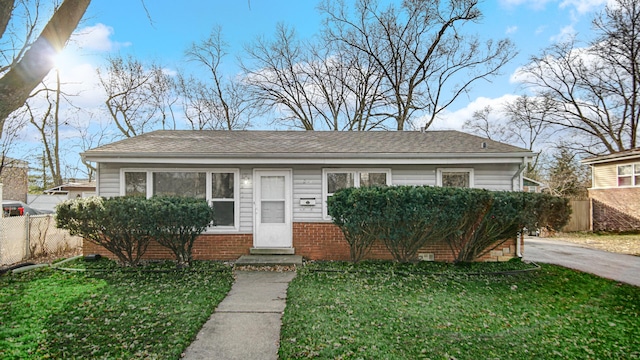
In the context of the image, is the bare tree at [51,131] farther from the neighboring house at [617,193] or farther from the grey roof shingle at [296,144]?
the neighboring house at [617,193]

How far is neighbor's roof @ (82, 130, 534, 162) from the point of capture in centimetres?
747

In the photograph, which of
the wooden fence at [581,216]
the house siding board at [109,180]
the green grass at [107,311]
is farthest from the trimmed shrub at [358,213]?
the wooden fence at [581,216]

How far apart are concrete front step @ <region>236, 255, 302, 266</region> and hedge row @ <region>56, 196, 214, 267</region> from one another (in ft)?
3.81

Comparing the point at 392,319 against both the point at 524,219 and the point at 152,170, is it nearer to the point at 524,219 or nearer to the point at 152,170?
the point at 524,219

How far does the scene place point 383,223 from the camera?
681 cm

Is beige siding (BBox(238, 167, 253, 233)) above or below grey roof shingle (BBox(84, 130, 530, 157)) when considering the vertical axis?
below

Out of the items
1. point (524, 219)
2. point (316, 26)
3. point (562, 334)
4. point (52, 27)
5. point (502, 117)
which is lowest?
point (562, 334)

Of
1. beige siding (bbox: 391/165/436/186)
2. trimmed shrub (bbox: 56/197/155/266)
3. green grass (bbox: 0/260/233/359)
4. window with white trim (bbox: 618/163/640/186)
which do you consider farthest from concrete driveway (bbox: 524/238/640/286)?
trimmed shrub (bbox: 56/197/155/266)

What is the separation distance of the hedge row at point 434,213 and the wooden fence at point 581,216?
11.3m

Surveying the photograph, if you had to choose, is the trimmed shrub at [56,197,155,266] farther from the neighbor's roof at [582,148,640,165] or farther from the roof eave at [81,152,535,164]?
the neighbor's roof at [582,148,640,165]

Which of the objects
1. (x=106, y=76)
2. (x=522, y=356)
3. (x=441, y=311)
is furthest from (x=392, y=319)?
(x=106, y=76)

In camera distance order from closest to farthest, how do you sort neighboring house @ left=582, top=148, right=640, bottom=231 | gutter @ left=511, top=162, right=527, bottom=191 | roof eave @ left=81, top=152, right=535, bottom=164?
1. roof eave @ left=81, top=152, right=535, bottom=164
2. gutter @ left=511, top=162, right=527, bottom=191
3. neighboring house @ left=582, top=148, right=640, bottom=231

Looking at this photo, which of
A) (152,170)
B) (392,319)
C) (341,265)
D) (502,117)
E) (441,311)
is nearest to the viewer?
(392,319)

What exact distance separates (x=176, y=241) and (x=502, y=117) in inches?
1025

Task instructions: Copy out the items exactly, starting at the line that contains "What is the" and continuing through the last line of the items.

Result:
What is the separation distance of the hedge row at point 434,213 and the wooden fence at point 581,216?
11.3m

Surveying the photograph, if you had to choose, is the trimmed shrub at [56,197,155,266] farther from the neighbor's roof at [582,148,640,165] or farther from the roof eave at [81,152,535,164]?
the neighbor's roof at [582,148,640,165]

Which of the objects
1. (x=106, y=76)
2. (x=522, y=356)
3. (x=441, y=311)
is furthest from (x=392, y=319)?
(x=106, y=76)

In camera distance order from closest to farthest, how do you sort neighboring house @ left=582, top=148, right=640, bottom=231 | gutter @ left=511, top=162, right=527, bottom=191 | roof eave @ left=81, top=152, right=535, bottom=164?
1. roof eave @ left=81, top=152, right=535, bottom=164
2. gutter @ left=511, top=162, right=527, bottom=191
3. neighboring house @ left=582, top=148, right=640, bottom=231

Looking at this photo, which of
A) (152,170)
B) (392,319)
C) (341,265)
D) (502,117)
E) (441,311)
is nearest to the viewer?
(392,319)

What exact distance separates (x=176, y=241) and (x=502, y=117) in inches?
1025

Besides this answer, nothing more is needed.